Каждый из них по отдельности был слаб и глуп, но вместе стали грозной силой – новый сервильный авангард.
А сейчас их пора прошла.
Сейчас обнаружилось – ровно как тогда, с фашиствующим Малевичем и барабанщиком Родченко, – что у начальства имеются иные планы. На Западе – кризис, гранты увяли, лондонское ворье коллекционирует не бойко, отечественные прогрессивные бандиты сидят тихо.
И вот появляется потребность совершить поступок, настало время «личного выбора»! Все-таки есть еще интеллигентная позиция в наши дни: и, надо сказать, возникает интеллигентная позиция у комиссаров ровно тогда, когда в их услугах пропадает нужда.
А время прошло.
За это время замордовали российскую культуру – и многие из тех, кто мог работать, уже умерли. И многие умерли в безвестности и в нищете. За это время вели войны и убивали людей, разоряли страну и унижали стариков. За это время разучились говорить. А кураторы хихикали.

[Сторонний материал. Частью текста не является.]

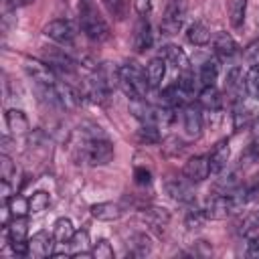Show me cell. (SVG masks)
<instances>
[{
	"mask_svg": "<svg viewBox=\"0 0 259 259\" xmlns=\"http://www.w3.org/2000/svg\"><path fill=\"white\" fill-rule=\"evenodd\" d=\"M73 160L87 166H105L113 160V144L97 125L79 127L71 144Z\"/></svg>",
	"mask_w": 259,
	"mask_h": 259,
	"instance_id": "1",
	"label": "cell"
},
{
	"mask_svg": "<svg viewBox=\"0 0 259 259\" xmlns=\"http://www.w3.org/2000/svg\"><path fill=\"white\" fill-rule=\"evenodd\" d=\"M249 188H233L229 192H223L219 196H214L212 200H208L206 208H204V217L206 221H219V219H227L235 212H239L245 202L249 200Z\"/></svg>",
	"mask_w": 259,
	"mask_h": 259,
	"instance_id": "2",
	"label": "cell"
},
{
	"mask_svg": "<svg viewBox=\"0 0 259 259\" xmlns=\"http://www.w3.org/2000/svg\"><path fill=\"white\" fill-rule=\"evenodd\" d=\"M119 87L132 101L144 99L148 89H150L146 71L134 61H127V63L119 65Z\"/></svg>",
	"mask_w": 259,
	"mask_h": 259,
	"instance_id": "3",
	"label": "cell"
},
{
	"mask_svg": "<svg viewBox=\"0 0 259 259\" xmlns=\"http://www.w3.org/2000/svg\"><path fill=\"white\" fill-rule=\"evenodd\" d=\"M79 22H81V28H83L85 36L91 38L93 42H103L111 34L107 20L99 14V10L89 0H83L81 12H79Z\"/></svg>",
	"mask_w": 259,
	"mask_h": 259,
	"instance_id": "4",
	"label": "cell"
},
{
	"mask_svg": "<svg viewBox=\"0 0 259 259\" xmlns=\"http://www.w3.org/2000/svg\"><path fill=\"white\" fill-rule=\"evenodd\" d=\"M24 69H26V75L32 79L36 91H42V89H51L59 83L57 79V73L45 63V61H36V59H28L24 63Z\"/></svg>",
	"mask_w": 259,
	"mask_h": 259,
	"instance_id": "5",
	"label": "cell"
},
{
	"mask_svg": "<svg viewBox=\"0 0 259 259\" xmlns=\"http://www.w3.org/2000/svg\"><path fill=\"white\" fill-rule=\"evenodd\" d=\"M184 16H186V4L184 0H172L162 16V22H160V32L166 34V36H172L176 34L180 28H182V22H184Z\"/></svg>",
	"mask_w": 259,
	"mask_h": 259,
	"instance_id": "6",
	"label": "cell"
},
{
	"mask_svg": "<svg viewBox=\"0 0 259 259\" xmlns=\"http://www.w3.org/2000/svg\"><path fill=\"white\" fill-rule=\"evenodd\" d=\"M42 32H45L47 38H51L57 45H73V40H75V26L69 20H63V18L51 20L42 28Z\"/></svg>",
	"mask_w": 259,
	"mask_h": 259,
	"instance_id": "7",
	"label": "cell"
},
{
	"mask_svg": "<svg viewBox=\"0 0 259 259\" xmlns=\"http://www.w3.org/2000/svg\"><path fill=\"white\" fill-rule=\"evenodd\" d=\"M182 174L188 182H202L210 174V160L208 156H192L186 160Z\"/></svg>",
	"mask_w": 259,
	"mask_h": 259,
	"instance_id": "8",
	"label": "cell"
},
{
	"mask_svg": "<svg viewBox=\"0 0 259 259\" xmlns=\"http://www.w3.org/2000/svg\"><path fill=\"white\" fill-rule=\"evenodd\" d=\"M42 61H45L55 73H73L75 67H77V63H75L65 51H57V49L47 51V53L42 55Z\"/></svg>",
	"mask_w": 259,
	"mask_h": 259,
	"instance_id": "9",
	"label": "cell"
},
{
	"mask_svg": "<svg viewBox=\"0 0 259 259\" xmlns=\"http://www.w3.org/2000/svg\"><path fill=\"white\" fill-rule=\"evenodd\" d=\"M53 239L47 231H38L28 239V257H49L53 255Z\"/></svg>",
	"mask_w": 259,
	"mask_h": 259,
	"instance_id": "10",
	"label": "cell"
},
{
	"mask_svg": "<svg viewBox=\"0 0 259 259\" xmlns=\"http://www.w3.org/2000/svg\"><path fill=\"white\" fill-rule=\"evenodd\" d=\"M132 45L136 53H144L150 49L152 45V28L146 16H140V20L134 26V36H132Z\"/></svg>",
	"mask_w": 259,
	"mask_h": 259,
	"instance_id": "11",
	"label": "cell"
},
{
	"mask_svg": "<svg viewBox=\"0 0 259 259\" xmlns=\"http://www.w3.org/2000/svg\"><path fill=\"white\" fill-rule=\"evenodd\" d=\"M182 123H184V132L188 138H200L202 134V115L200 109L196 105H186L184 113H182Z\"/></svg>",
	"mask_w": 259,
	"mask_h": 259,
	"instance_id": "12",
	"label": "cell"
},
{
	"mask_svg": "<svg viewBox=\"0 0 259 259\" xmlns=\"http://www.w3.org/2000/svg\"><path fill=\"white\" fill-rule=\"evenodd\" d=\"M164 190L172 200H178V202H192L194 200V192H192L190 184L184 180H178V178L168 180L164 184Z\"/></svg>",
	"mask_w": 259,
	"mask_h": 259,
	"instance_id": "13",
	"label": "cell"
},
{
	"mask_svg": "<svg viewBox=\"0 0 259 259\" xmlns=\"http://www.w3.org/2000/svg\"><path fill=\"white\" fill-rule=\"evenodd\" d=\"M160 57L166 61V65H172L174 69H188V57L178 45H164L160 49Z\"/></svg>",
	"mask_w": 259,
	"mask_h": 259,
	"instance_id": "14",
	"label": "cell"
},
{
	"mask_svg": "<svg viewBox=\"0 0 259 259\" xmlns=\"http://www.w3.org/2000/svg\"><path fill=\"white\" fill-rule=\"evenodd\" d=\"M229 156H231L229 142H227V140L219 142V144L214 146V150L210 152V156H208V160H210V172L219 174L221 170H225V166H227V162H229Z\"/></svg>",
	"mask_w": 259,
	"mask_h": 259,
	"instance_id": "15",
	"label": "cell"
},
{
	"mask_svg": "<svg viewBox=\"0 0 259 259\" xmlns=\"http://www.w3.org/2000/svg\"><path fill=\"white\" fill-rule=\"evenodd\" d=\"M146 75H148V83H150V89H158L166 77V61L162 57H156L148 63L146 67Z\"/></svg>",
	"mask_w": 259,
	"mask_h": 259,
	"instance_id": "16",
	"label": "cell"
},
{
	"mask_svg": "<svg viewBox=\"0 0 259 259\" xmlns=\"http://www.w3.org/2000/svg\"><path fill=\"white\" fill-rule=\"evenodd\" d=\"M6 127L14 136H22L28 132V117L22 109H8L6 111Z\"/></svg>",
	"mask_w": 259,
	"mask_h": 259,
	"instance_id": "17",
	"label": "cell"
},
{
	"mask_svg": "<svg viewBox=\"0 0 259 259\" xmlns=\"http://www.w3.org/2000/svg\"><path fill=\"white\" fill-rule=\"evenodd\" d=\"M89 210L97 221H107V223L117 221L121 217V208L115 202H97V204H91Z\"/></svg>",
	"mask_w": 259,
	"mask_h": 259,
	"instance_id": "18",
	"label": "cell"
},
{
	"mask_svg": "<svg viewBox=\"0 0 259 259\" xmlns=\"http://www.w3.org/2000/svg\"><path fill=\"white\" fill-rule=\"evenodd\" d=\"M212 47H214V53L221 55V57H225V59L233 57V55L237 53V49H239L237 42H235V38H233L229 32H219V34L214 36Z\"/></svg>",
	"mask_w": 259,
	"mask_h": 259,
	"instance_id": "19",
	"label": "cell"
},
{
	"mask_svg": "<svg viewBox=\"0 0 259 259\" xmlns=\"http://www.w3.org/2000/svg\"><path fill=\"white\" fill-rule=\"evenodd\" d=\"M73 235H75V229H73L71 219L61 217V219L55 221V225H53V237H55L57 243H61V245L69 243L73 239Z\"/></svg>",
	"mask_w": 259,
	"mask_h": 259,
	"instance_id": "20",
	"label": "cell"
},
{
	"mask_svg": "<svg viewBox=\"0 0 259 259\" xmlns=\"http://www.w3.org/2000/svg\"><path fill=\"white\" fill-rule=\"evenodd\" d=\"M186 38H188V42H192L196 47H202L210 40V30L204 22H192L186 28Z\"/></svg>",
	"mask_w": 259,
	"mask_h": 259,
	"instance_id": "21",
	"label": "cell"
},
{
	"mask_svg": "<svg viewBox=\"0 0 259 259\" xmlns=\"http://www.w3.org/2000/svg\"><path fill=\"white\" fill-rule=\"evenodd\" d=\"M6 233H8V239L10 243L12 241H26V235H28V223L24 217H14L10 223H6Z\"/></svg>",
	"mask_w": 259,
	"mask_h": 259,
	"instance_id": "22",
	"label": "cell"
},
{
	"mask_svg": "<svg viewBox=\"0 0 259 259\" xmlns=\"http://www.w3.org/2000/svg\"><path fill=\"white\" fill-rule=\"evenodd\" d=\"M219 77V61L217 59H206L202 65H200V71H198V81L202 87H208V85H214Z\"/></svg>",
	"mask_w": 259,
	"mask_h": 259,
	"instance_id": "23",
	"label": "cell"
},
{
	"mask_svg": "<svg viewBox=\"0 0 259 259\" xmlns=\"http://www.w3.org/2000/svg\"><path fill=\"white\" fill-rule=\"evenodd\" d=\"M198 101H200L202 107H206L210 111H217L221 107V103H223V97H221V93H219V89L214 85H208V87H202V91L198 95Z\"/></svg>",
	"mask_w": 259,
	"mask_h": 259,
	"instance_id": "24",
	"label": "cell"
},
{
	"mask_svg": "<svg viewBox=\"0 0 259 259\" xmlns=\"http://www.w3.org/2000/svg\"><path fill=\"white\" fill-rule=\"evenodd\" d=\"M150 249H152V243H150V239L146 237V235H134L132 239H130V247H127V255H132V257H144V255H148L150 253Z\"/></svg>",
	"mask_w": 259,
	"mask_h": 259,
	"instance_id": "25",
	"label": "cell"
},
{
	"mask_svg": "<svg viewBox=\"0 0 259 259\" xmlns=\"http://www.w3.org/2000/svg\"><path fill=\"white\" fill-rule=\"evenodd\" d=\"M229 10V20L233 26H241L245 20V12H247V0H229L227 4Z\"/></svg>",
	"mask_w": 259,
	"mask_h": 259,
	"instance_id": "26",
	"label": "cell"
},
{
	"mask_svg": "<svg viewBox=\"0 0 259 259\" xmlns=\"http://www.w3.org/2000/svg\"><path fill=\"white\" fill-rule=\"evenodd\" d=\"M4 202H6L8 212H10L12 217H26V212H30V202H28L24 196L14 194V196H10V198L4 200Z\"/></svg>",
	"mask_w": 259,
	"mask_h": 259,
	"instance_id": "27",
	"label": "cell"
},
{
	"mask_svg": "<svg viewBox=\"0 0 259 259\" xmlns=\"http://www.w3.org/2000/svg\"><path fill=\"white\" fill-rule=\"evenodd\" d=\"M71 247V255L79 257L81 253H87V247H89V233L87 231H75L73 239L67 243Z\"/></svg>",
	"mask_w": 259,
	"mask_h": 259,
	"instance_id": "28",
	"label": "cell"
},
{
	"mask_svg": "<svg viewBox=\"0 0 259 259\" xmlns=\"http://www.w3.org/2000/svg\"><path fill=\"white\" fill-rule=\"evenodd\" d=\"M245 91L249 97L259 99V67H251L245 73Z\"/></svg>",
	"mask_w": 259,
	"mask_h": 259,
	"instance_id": "29",
	"label": "cell"
},
{
	"mask_svg": "<svg viewBox=\"0 0 259 259\" xmlns=\"http://www.w3.org/2000/svg\"><path fill=\"white\" fill-rule=\"evenodd\" d=\"M225 85H227V91L235 93L239 91L243 85H245V77H243V71L239 67H233L227 71V79H225Z\"/></svg>",
	"mask_w": 259,
	"mask_h": 259,
	"instance_id": "30",
	"label": "cell"
},
{
	"mask_svg": "<svg viewBox=\"0 0 259 259\" xmlns=\"http://www.w3.org/2000/svg\"><path fill=\"white\" fill-rule=\"evenodd\" d=\"M28 202H30V212H32V214H38V212L47 210V206L51 204V196H49L45 190H38V192H34V194L28 198Z\"/></svg>",
	"mask_w": 259,
	"mask_h": 259,
	"instance_id": "31",
	"label": "cell"
},
{
	"mask_svg": "<svg viewBox=\"0 0 259 259\" xmlns=\"http://www.w3.org/2000/svg\"><path fill=\"white\" fill-rule=\"evenodd\" d=\"M107 12L115 18V20H123L127 14V0H103Z\"/></svg>",
	"mask_w": 259,
	"mask_h": 259,
	"instance_id": "32",
	"label": "cell"
},
{
	"mask_svg": "<svg viewBox=\"0 0 259 259\" xmlns=\"http://www.w3.org/2000/svg\"><path fill=\"white\" fill-rule=\"evenodd\" d=\"M144 219L148 223H152L154 227H162L168 223V212H166V208H146Z\"/></svg>",
	"mask_w": 259,
	"mask_h": 259,
	"instance_id": "33",
	"label": "cell"
},
{
	"mask_svg": "<svg viewBox=\"0 0 259 259\" xmlns=\"http://www.w3.org/2000/svg\"><path fill=\"white\" fill-rule=\"evenodd\" d=\"M14 172H16V168H14L12 160H10V156L6 152H2V156H0V180L2 182H10Z\"/></svg>",
	"mask_w": 259,
	"mask_h": 259,
	"instance_id": "34",
	"label": "cell"
},
{
	"mask_svg": "<svg viewBox=\"0 0 259 259\" xmlns=\"http://www.w3.org/2000/svg\"><path fill=\"white\" fill-rule=\"evenodd\" d=\"M91 255H93L95 259H111V257H113V247H111L105 239H101V241H97V243L93 245Z\"/></svg>",
	"mask_w": 259,
	"mask_h": 259,
	"instance_id": "35",
	"label": "cell"
},
{
	"mask_svg": "<svg viewBox=\"0 0 259 259\" xmlns=\"http://www.w3.org/2000/svg\"><path fill=\"white\" fill-rule=\"evenodd\" d=\"M204 221H206V217H204V210H200V208H192V210H188V214H186V225H188V229H196V227H200Z\"/></svg>",
	"mask_w": 259,
	"mask_h": 259,
	"instance_id": "36",
	"label": "cell"
},
{
	"mask_svg": "<svg viewBox=\"0 0 259 259\" xmlns=\"http://www.w3.org/2000/svg\"><path fill=\"white\" fill-rule=\"evenodd\" d=\"M245 59L251 67H259V40L251 42L247 49H245Z\"/></svg>",
	"mask_w": 259,
	"mask_h": 259,
	"instance_id": "37",
	"label": "cell"
},
{
	"mask_svg": "<svg viewBox=\"0 0 259 259\" xmlns=\"http://www.w3.org/2000/svg\"><path fill=\"white\" fill-rule=\"evenodd\" d=\"M136 182L138 184H150L152 182V176L146 168H136Z\"/></svg>",
	"mask_w": 259,
	"mask_h": 259,
	"instance_id": "38",
	"label": "cell"
},
{
	"mask_svg": "<svg viewBox=\"0 0 259 259\" xmlns=\"http://www.w3.org/2000/svg\"><path fill=\"white\" fill-rule=\"evenodd\" d=\"M247 255L259 259V237H255V239H251L247 243Z\"/></svg>",
	"mask_w": 259,
	"mask_h": 259,
	"instance_id": "39",
	"label": "cell"
},
{
	"mask_svg": "<svg viewBox=\"0 0 259 259\" xmlns=\"http://www.w3.org/2000/svg\"><path fill=\"white\" fill-rule=\"evenodd\" d=\"M134 6L140 16H146L150 12V0H134Z\"/></svg>",
	"mask_w": 259,
	"mask_h": 259,
	"instance_id": "40",
	"label": "cell"
},
{
	"mask_svg": "<svg viewBox=\"0 0 259 259\" xmlns=\"http://www.w3.org/2000/svg\"><path fill=\"white\" fill-rule=\"evenodd\" d=\"M30 2H32V0H4V4H6L8 10H16V8L26 6V4H30Z\"/></svg>",
	"mask_w": 259,
	"mask_h": 259,
	"instance_id": "41",
	"label": "cell"
},
{
	"mask_svg": "<svg viewBox=\"0 0 259 259\" xmlns=\"http://www.w3.org/2000/svg\"><path fill=\"white\" fill-rule=\"evenodd\" d=\"M251 136H253V140H255V142H259V117L251 123Z\"/></svg>",
	"mask_w": 259,
	"mask_h": 259,
	"instance_id": "42",
	"label": "cell"
}]
</instances>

И в точности как тогда, в двадцатые, – оглядываешься на преступления и руками разводишь: вы разве протестовали? Это вы теперь с белыми ленточками ходите. А предыдущие двадцать лет вы где были? Да ведь это вы сами все и сделали.
Солженицын оправдывал произведенные им исторические фальсификации тем, что подробности партийных интриг от населения скрывают, а значит, мы вправе сами домысливать что угодно. И действительно, власть скрывала от народа очень многое – протоколы съездов, конференций и открытых судов публиковались с купюрами, а подводная часть политического айсберга – докладные записки, циркуляры, протоколы допросов, внутренние распоряжения, приказы по подразделениям – не публиковались вовсе. Впоследствии многие из одиозных приказов стали достоянием сплетен, причем изымались те параграфы, которые были для сплетен выгодны.
Однако тайны сталинского времени (равно как и тайны пресловутого мадридского двора) не идут в сравнение с секретами капиталистического мира и послевоенной Европы – по той причине, что испанские Габсбурги до поры до времени хранили золото в подвалах Эскориала, а Сталин с Молотовым не имели номерных счетов в Лихтенштейне.
Диктатуре натурального хозяйства любые попытки усложнить систему власти (влиять на голландскую торговлю и банки севера или кормить Коминтерн) – противопоказаны. Война за испанское наследство – лишь следствие экстенсивного характера развития. В начале XVI века, когда шел спор за обладание короной Священной Римской империи, английский Генрих VIII уклонился от соревнования, объяснив, что он достиг спокойствия на своей вотчине, и спокойствие короны может разом исчезнуть, если присоединить нестабильную империю.
Экстенсивный характер капитализации вселенной породил такое количество тайн и интриг, что знаменитая «подковерная борьба» в Кремле кажется сентиментальной пастушеской пасторалью. Ну какие там, в сущности, тайны? Был ли Троцкий агентом абвера? Да он, в общем, и не скрывал связей с германской разведкой. Убил ли Коба жену? Нет, не убивал. Готовил ли Сталин наступление на западном фронте? Конечно, готовил, если был не дурак. Отравили Сталина или это инсульт? Это все такие маленькие, несерьезные тайны. Это даже не секреты, из этого и конспирологию порядочную не слепишь.